Graph Data Modeling


This section will cover how to model data as a graph as well as how to import data into Neo4j using LOAD CSV.

Let’s first identify the tools and concepts we’ll be using:

Neo4j Tools
  • Neo4j Browser - Neo4j Browser (this web application!) is a query workbench for querying Neo4j and visualizing the results.

  • Cypher - Cypher is the query language for graphs used to interact with Neo4j. Cypher is an expressive query language designed for graphs that allows the user to define graph queries defining a traversal.

  • LOAD CSV - functionality built into Cypher that allows for importing data into Neo4j from CSV / flat files.

Next, let’s introduce the dataset we’ll be using today.

Short term housing rental data


Inside Airbnb

Inside Airbnb

Inside Airbnb has collected data on listings, hosts and reviews. We will use this data as an example to see how we can model and import data into Neo4j. We will learn the Cypher query language

The Datamodel


Listings, reviews, hosts

Listings datamodel

This is the full data model that we will build out using data from Inside Airbnb.

The Labeled Property Graph Model


Neo4j implements the labeled property graph data model. The components of the labeled property graph model are:

The Labeled Property Graph Model

lpg

  • Node - The node is the entity or object. Each node can have one or more labels.

  • Relationship - Relationships connect Nodes in the graph. Each relationship has a single type.
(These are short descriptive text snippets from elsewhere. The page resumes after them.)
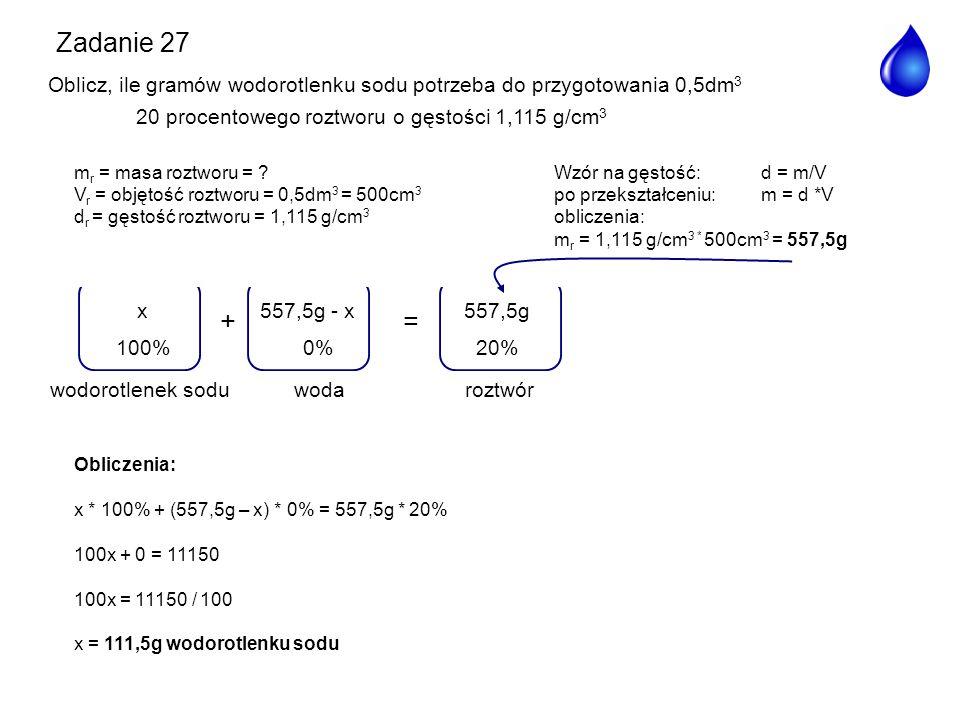 Zadanie 27 Oblicz, ile gramów wodorotlenku sodu potrzeba do przygotowania 0,5dm3 20 procentowego roztworu o gęstości 1,115 g/cm3.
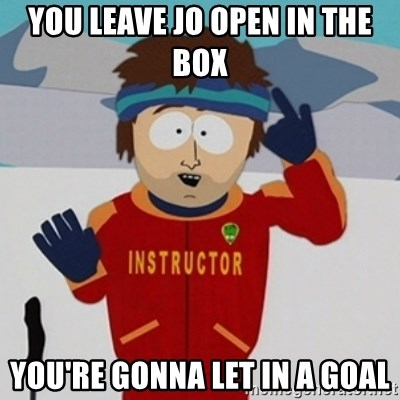 SouthPark Bad Time meme - you leave jo open in the box you're gonna let in a goal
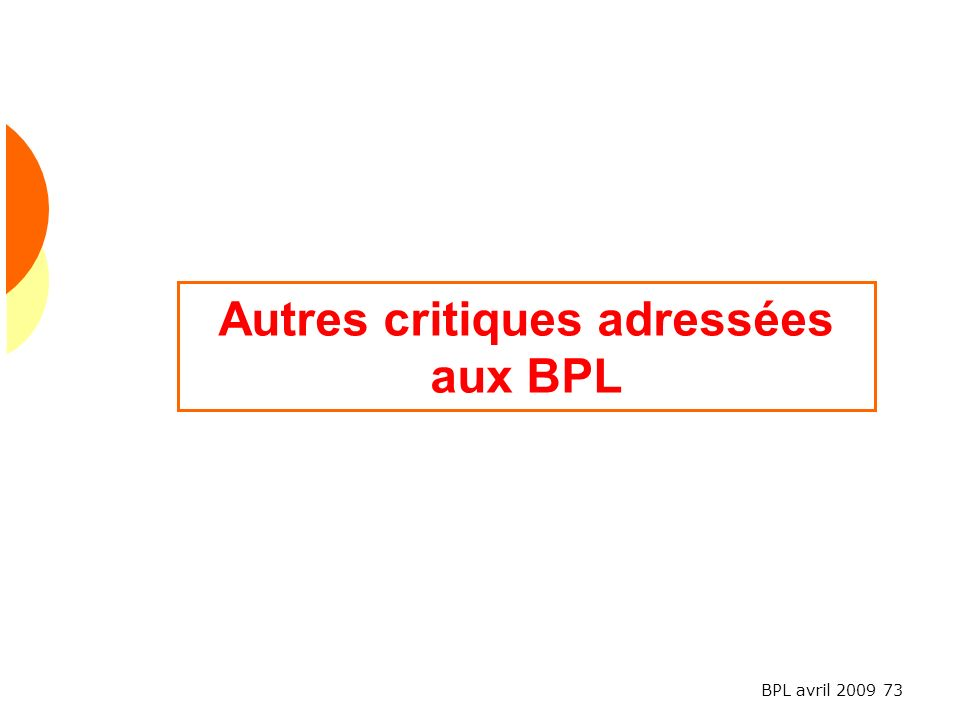 BPL avril 2009 73 Autres critiques adressées aux BPL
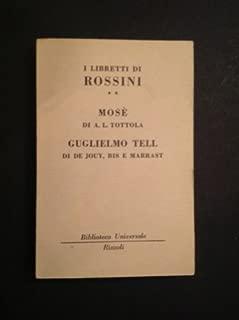 I libretti di Rossini. Il barbiere di Siviglia - La Cenerentola - Mose - Guglielmo Tell.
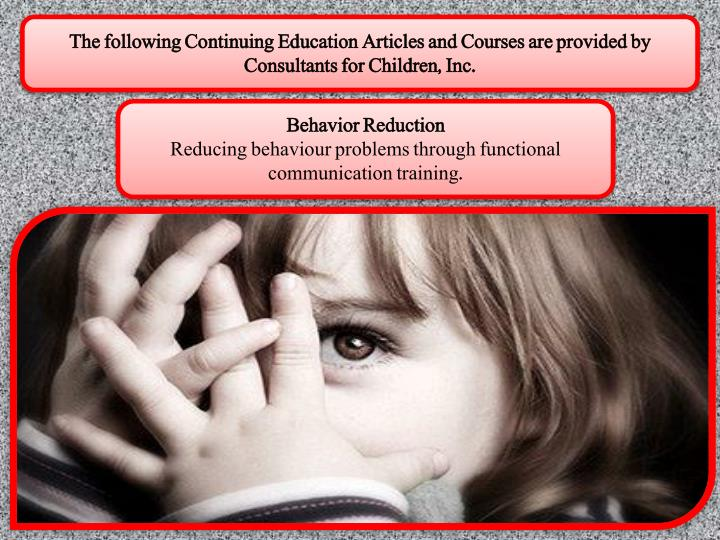 The following Continuing Education Articles and Courses are provided by Consultants for Children, Inc.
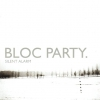 Bloc Party - Silent Alarm (2005)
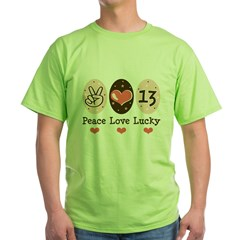 Peace Love Lucky 13 Green T-Shirt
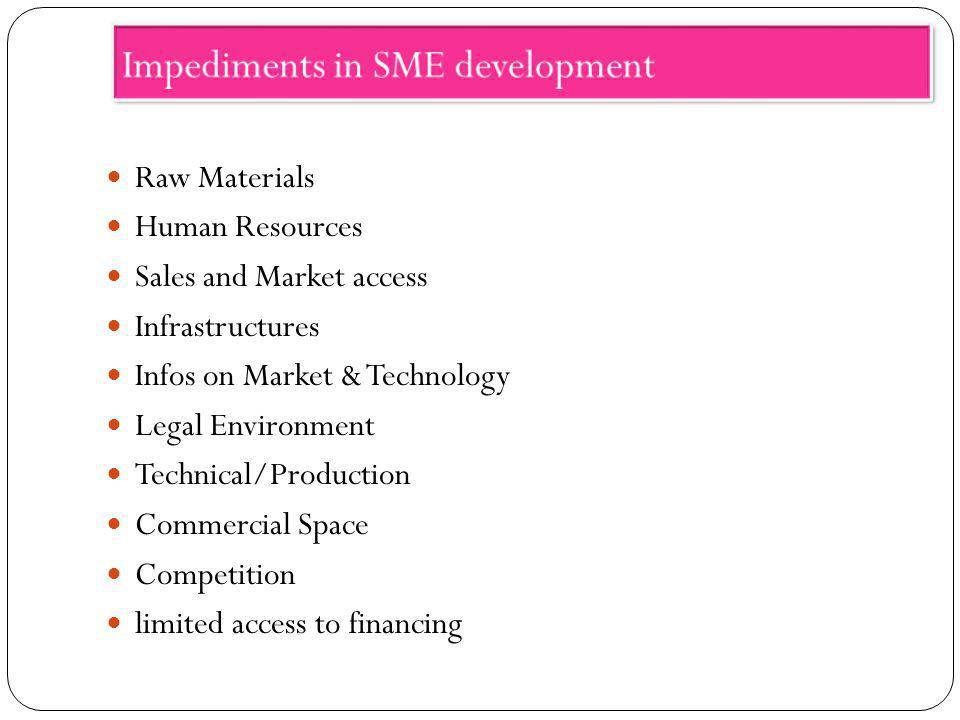 Impediments in SME development Raw Materials Human Resources Sales and Market access Infrastructures Infos on Market & Technology Legal Environment Te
  • Properties - Key-values pairs stored on either Nodes or Relationships

An Introduction to Cypher


When using Cypher, we will be defining graph patterns, expressed as ASCII-art like strings. For example:

A simple graph traversal
MATCH (l:Listing)-[:HAS]->(a:Amenity)
RETURN l, COLLECT(a) AS amenities;
Creating data with Cypher
CREATE (l:Listing {listing_id: "1234"})
SET l.name  = "Spacious 2 bedroom",
    l.price = 195
CREATE (a1:Amenity {name: "wifi"})
CREATE (a2:Amenity {name: "hot tub"})
CREATE (l)-[:HAS]->(a1)
CREATE (l)-[:HAS]->(a2)
RETURN *;
Deleting data
MATCH (a)
DETACH DELETE a;

Cypher keywords


In the previous example, we used the following Cypher keywords:

  • MATCH - Search the graph for a certain graph pattern

  • RETURN - Specify results to be returned from the query

  • COLLECT - An aggregation function, collect elements into a list.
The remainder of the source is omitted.